### READING PASSAGE
# FIreplace - removing the grate



## SeattlePioneer (Nov 28, 2012)

What it looks like is that you have a wood fireplace that has had a gas log burner installed in it. That's OK to do.

However, messing around withy the design of the fireplace should not be done. It's designed to contain the heat produced in a safe way. If you modify it, all bets are off and you could cause a fire.

If you could get replacement panels, that would be OK to do, but it's unlikely that they are available.

Why do you want to replace the panels?

If you are unhappy with the appearance of your fireplace, you would be farther ahead to remove the fireplace you have and install a new fireplace, especially if you want a gas fireplace. The new fireplaces available are far more efficient and often have quite good flame appearances, too.

If you want to go back to a wood fired fireplace, that might argue for staying withy what you have.

In general, there should be a gas fireplace shutoff valve outside the fireplace, often a wall shutoff valve. You can turn the gas off then disconnect and pull out the gas burner.


----------



## injvstice (Oct 30, 2010)

I'm not really looking to "mess around" with the design, the panels are prefab panels which normally come out, they are just held by top clips. Except for the left one which has a gas line punched through.

The panels have some hairline cracks I'd like to check out better to see if they are just surface cracks. If they are, I am just going to clean them, maybe use some fireplace mortar, repaint them and put them back in. If they need to be replaced, I believe prefab panels can be found assuming I have a fairly commons size.

Even if I were to disconnect the gas line, the grate is still in the way though, at least guessing so by visual inspection.

I do not want to change the fireplace, just to either replace the panels if they are cracked, or clean/repaint if they are not. THe original black paint has burned off, showing the underneath white, which is ugly. Everything else is fine though.


----------

### AIM
In the fireplace thread, what holds the prefab panels in place?

### DATA ROWS
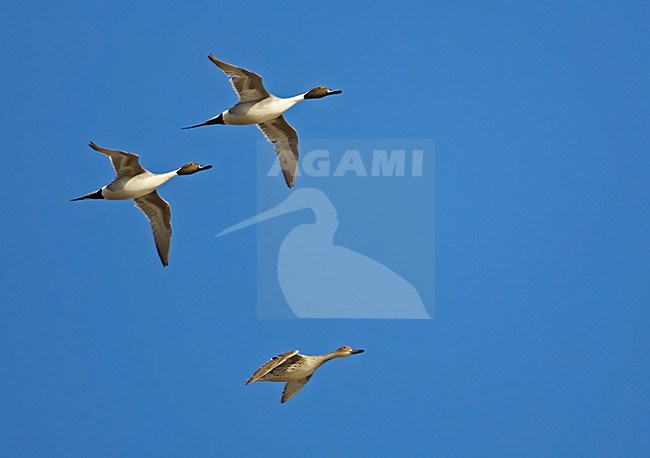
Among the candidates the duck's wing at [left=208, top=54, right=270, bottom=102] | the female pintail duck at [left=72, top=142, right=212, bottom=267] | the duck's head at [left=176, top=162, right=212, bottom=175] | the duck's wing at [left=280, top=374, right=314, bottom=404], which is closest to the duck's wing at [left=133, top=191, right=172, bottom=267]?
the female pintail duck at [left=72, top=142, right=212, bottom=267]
==
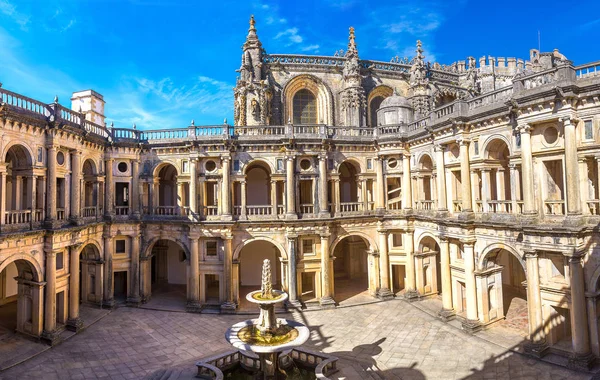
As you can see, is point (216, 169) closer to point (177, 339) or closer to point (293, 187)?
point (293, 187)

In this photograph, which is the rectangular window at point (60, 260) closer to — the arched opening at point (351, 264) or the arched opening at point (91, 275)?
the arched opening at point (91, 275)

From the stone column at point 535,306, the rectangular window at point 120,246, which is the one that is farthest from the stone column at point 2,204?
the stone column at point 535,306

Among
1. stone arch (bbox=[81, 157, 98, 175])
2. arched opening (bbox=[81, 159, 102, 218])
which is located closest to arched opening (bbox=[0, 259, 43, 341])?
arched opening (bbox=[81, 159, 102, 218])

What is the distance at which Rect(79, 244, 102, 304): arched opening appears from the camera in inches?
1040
---
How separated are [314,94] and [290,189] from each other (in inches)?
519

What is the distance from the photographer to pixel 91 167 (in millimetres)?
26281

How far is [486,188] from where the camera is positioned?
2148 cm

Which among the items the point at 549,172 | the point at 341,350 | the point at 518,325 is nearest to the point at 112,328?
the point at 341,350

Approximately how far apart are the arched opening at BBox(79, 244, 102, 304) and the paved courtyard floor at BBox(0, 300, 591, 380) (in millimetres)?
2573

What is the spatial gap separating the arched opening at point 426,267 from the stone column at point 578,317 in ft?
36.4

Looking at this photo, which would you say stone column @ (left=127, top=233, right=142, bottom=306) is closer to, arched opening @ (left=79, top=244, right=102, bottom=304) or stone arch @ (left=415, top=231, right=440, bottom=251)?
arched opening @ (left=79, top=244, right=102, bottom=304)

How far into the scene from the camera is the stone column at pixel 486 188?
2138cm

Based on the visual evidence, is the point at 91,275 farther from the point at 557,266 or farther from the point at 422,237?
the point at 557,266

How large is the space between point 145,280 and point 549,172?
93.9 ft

### WORKED ANSWER
Top clips hold them.